Another way in which this gift has helped the Negro people has been by enabling the Young Men's Christian Association to teach how it is possible to make religion touch practical life. That " old-time religion," from which the Negro got so much comfort in slavery, turned all attention to the next. world. In the Young Men's Christian Association he learns to associate religion with cleanliness, with health, with pure living. He learns to associate religion with the reading of books, with opportunities for study and advancement in his trade or profession. In short, the young colored man learns in the Young Men's Christian Association how religion can and should be connected up with all the ordinary practical interests and wholesome natural pleasures of life.

Another direction in which, it seems to me, Mr. Rosenwald's gift and the Young Men's Christian Association have been a help to the members of my race is in what they are doing to convince the white people of this country that in the long run schools are cheaper than policemen; that there is more wisdom in keeping a man out of the ditch than in trying to save him after he has fallen in; that it is more Christian and more economical to prepare young men to live right than to punish them after they have committed crime.
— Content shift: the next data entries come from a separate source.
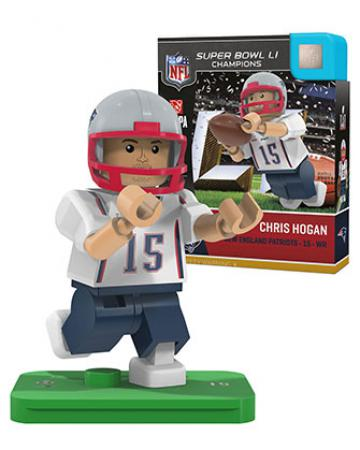 #15 Chris Hogan New England Patriots SB51 Champion Version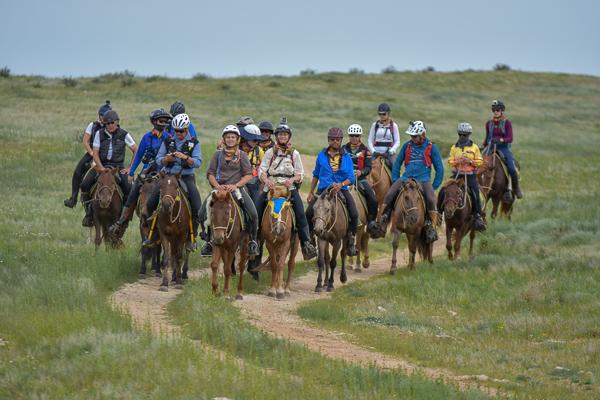 2018 Gobi Desert Cup Contestants
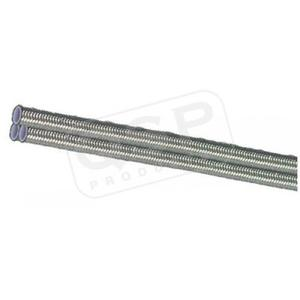 Wąż paliwo/olej/hamulce w stalowym oplocie QSP D04 - 2823529958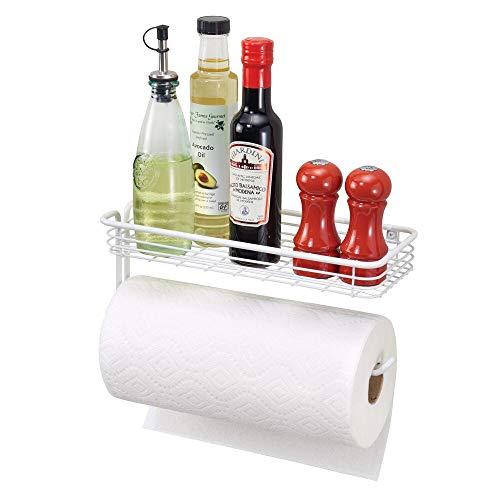 mDesign porte essuie-tout mural – dévidoir pour la cuisine ou la salle de bains – montage mural, porte sopalin moderne – blanc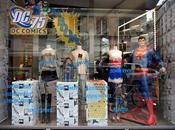 mode super-héros chez Colette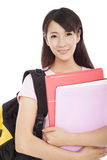Young pretty asian woman with books Royalty Free Stock Photo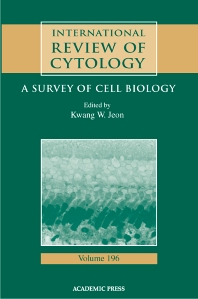 International Review of Cytology - 1st Edition - ISBN: 9780123646002, 9780080489100
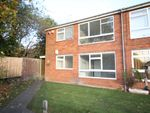 Thumbnail to rent in Carnegie Close, Willenhall, Coventry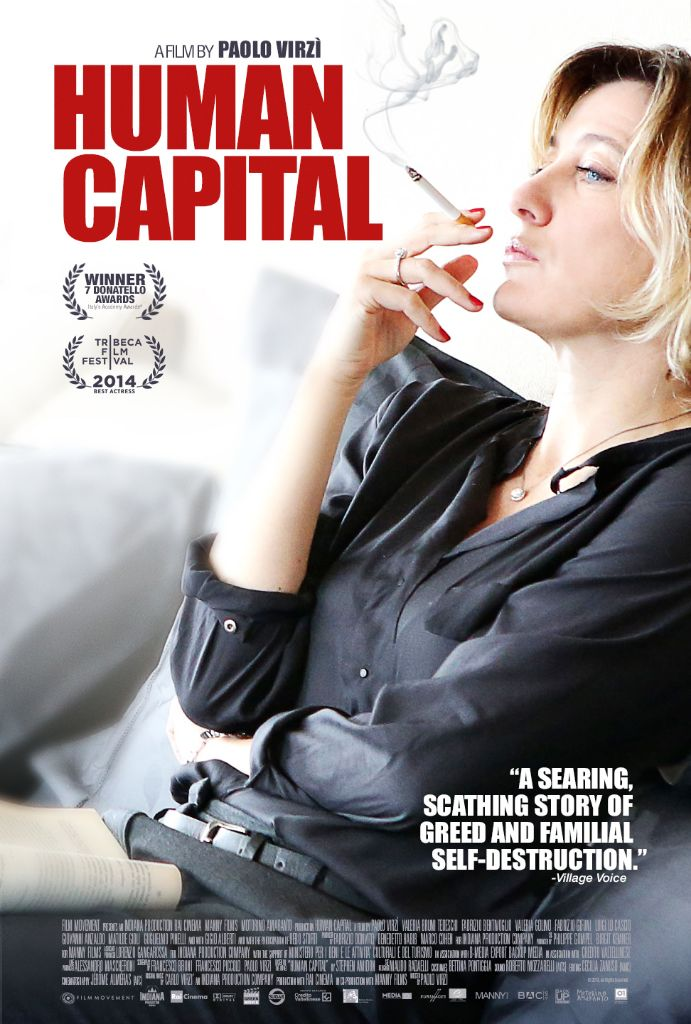 HUMAN CAPITAL - US Theatrical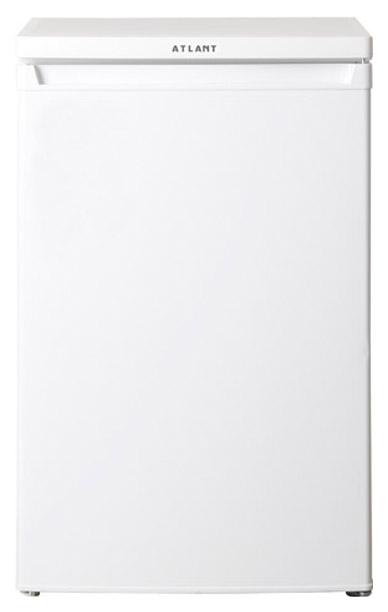 Холодильник ATLANT Х 2401 100 White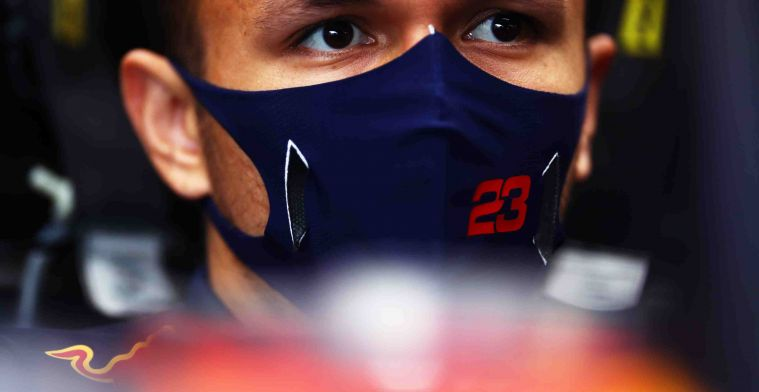 Albon: That gives everyone, including Max and myself, a boost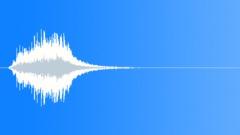 Metallic Rake Long - tink rings Sound Effect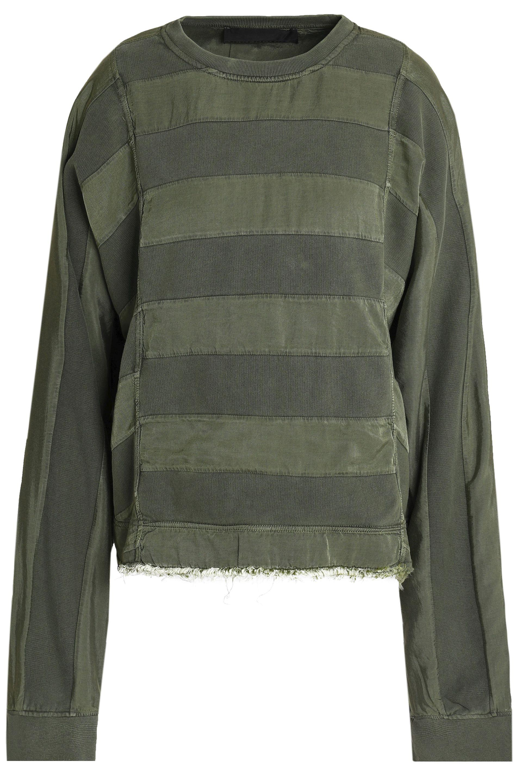 a764e70f59 haider-ackermann-Army-green-Paneled-Twill-And-Cotton-jersey-Sweatshirt-Army-Green.jpeg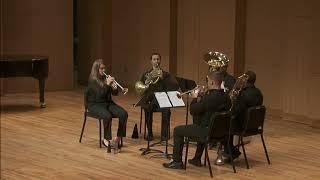 Anthony Plog   4 Sketches for Brass Quintet   I  Allegro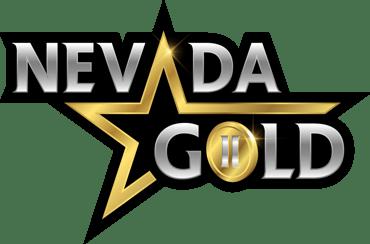 Nevada Gold II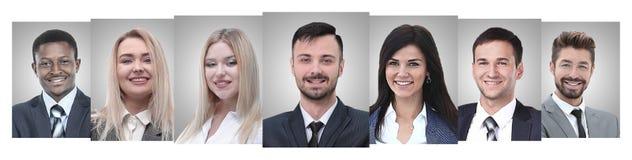 Панорамный коллаж портретов молодых предпринимателей стоковое изображение rf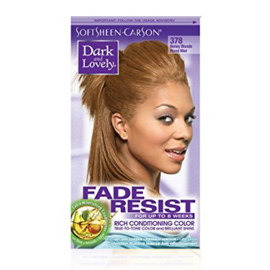 DARK & LOVELY - Fade resist rich conditioning color - 378 | Honey blonde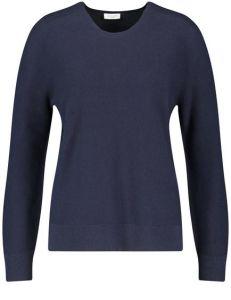 gerry-weber-naisten-neulepaita-pure-cotton-tummansininen-1
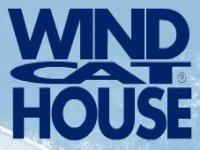 Wind Cat House
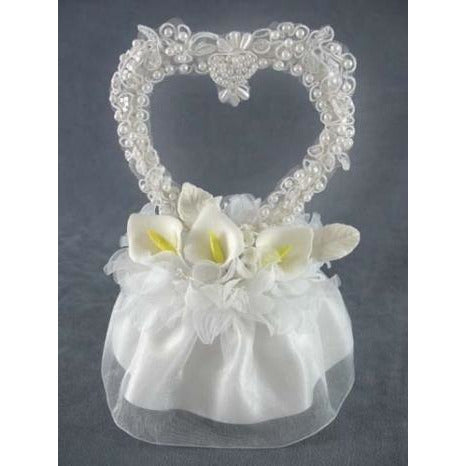 Calla Lily Applique Heart Cake Topper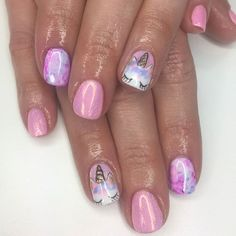 """Unicorn dreamin' Pretty sure this set ticks every item on our """"NAF!'s Favourite Things"""" list! How amazing are nail art skills? Wanna book in with her? Click the link in our bio Unicorn Nails Designs, Unicorn Nail Art, Nails For Kids, Girls Nails, Cute Nails, My Nails, Bella Nails, Little Girl Nails, Hard Nails"""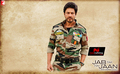 Wallpaper 4 of Shah Rukh Khan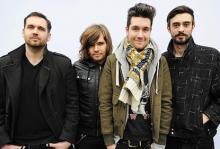 Concerts, June 21, 2019, 06/21/2019, Bastille: British Indie Band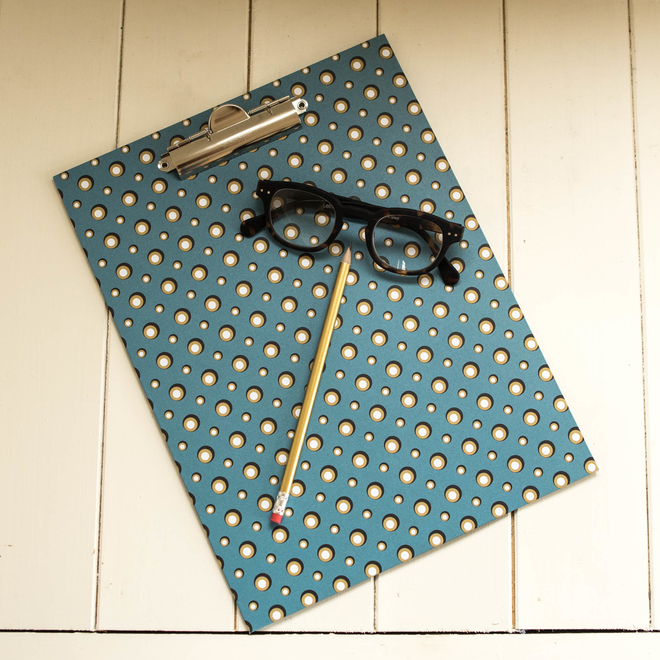 Cressida Bell for Burford - Clipboard Blue Spot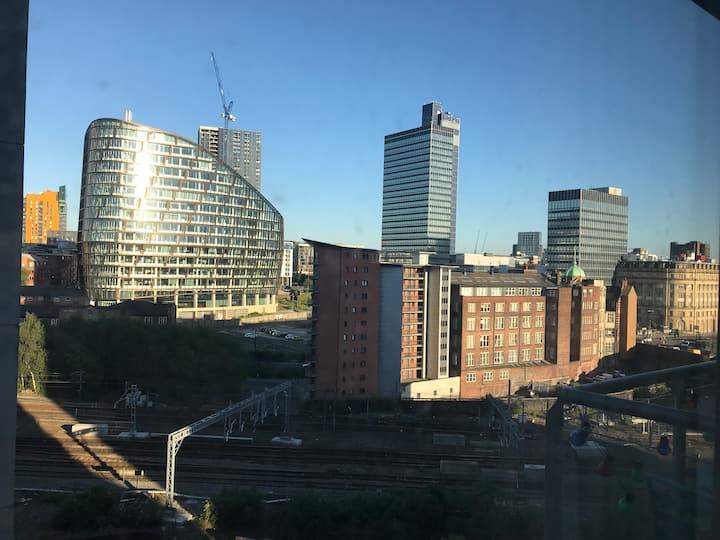 Central near Manchester arena with friendly hosts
Some years ago at Buxton, Iowa, where there is a community of about fifteen hundred Negro miners, the Consolidated Coal Company was persuaded to erect a colored Young Men's Christian Association building at a cost of $20,000. For several years this Christian Association was about the only government that community had. So satisfactory did this investment prove that, after a short time, another building was erected for a boys' branch of the Association. When the manager of this company was asked his opinion as to the value of this work, he said: "The Association has made a policeman and a prison unnecessary in this community."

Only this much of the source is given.